New volunteers from the Zebulon business community helped the Meals on Wheels operation there add a third delivery route last summer.
On March 1, the outfit added a fourth route with help from the Zebulon church community, enabling it to deliver hot meals weekdays to about 50 people with health and mobility issues.
“Each of us locations is only a small piece of the big pie,” said Cindy Privette, the Zebulon Meals on Wheels site coordinator. “But Zebulon is a very food-insecure area. It would really surprise people to know how many people go to bed hungry in this eastern Wake County area.”
The expansion of the Zebulon operation might contract in the near future, and not because volunteerism is on the decline. Proposed federal budget cuts pose a threat to the revenue stream Meals on Wheels of Wake County relies on to feed 1,300 seniors daily out of 12 volunteer pickup locations and eight congregate dining rooms across the county.
“The main thing it’s going to mean for us, I think, is it would make it to where we can’t take as many new clients as we would have,” Privette said.
Jenny Bertolette, national vice president of communications for Meals on Wheels, told The Washington Post that most federal money for the program originates in the Department of Health and Human Services. Several news outlets are reporting that President Donald Trump proposes to cut DHHS spending 17.9 percent. The Associated Press shows the proposed decrease at 16.2 percent.

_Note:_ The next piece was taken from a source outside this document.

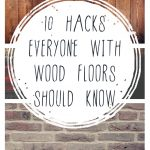 10 Hacks Everyone With Wood Floors Should Know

Mary Kate Keith, the county group’s director of development and communications, isn’t certain the organization will be able to operate even at existing levels of service if the cuts occur.
About 47 percent of Wake Meals on Wheels’ funding funnels down from Older Americans Act funds, through DHHS, Keith said.
“Basically, the very specific line item Donald Trump talked about in his budget, if you were use that strict interpretation to follow 17.9 percent into our budget, it’s about $200,000,” she said.
That amount represents nearly 7 percent of Wake Meals on Wheels’ $2.9 million budget, or about 25,000 meals.
“Two-hundred thousand dollars is about the cost of having 100 seniors as clients for a year,” Keith said. “Food is our biggest expense. Obviously that would take a huge hit. We would have to reassess the program at that time if we took that big a hit, like any business would.”
The Garner Senior Center location has five delivery routes that serve about 55 clients daily.
It is also one of the eight dining rooms in the county and dishes hot meals to anywhere from 70 to 125 people at lunchtime.
Pat Rooks, the Garner site manager, said it would be a significant injustice to interfere with the service.
“We just feel like that would be a mistake,” Rooks said. “People need food. Some people, if not for Meals on Wheels, wouldn’t get anything. But it’s more than just food. It’s a means to check on elderly people, and it’s socialization for them.”
Keith said though the federal funding is signicant, it is not the only lifeline for the 43-year-old county organization.
About 45 percent of its budget last year came from fundraising.
“Not to mention the program thrives on people who donate their time to deliver the meals,” Keith said. “We know with the influx of seniors moving into Wake County, they are going to need services to help them.”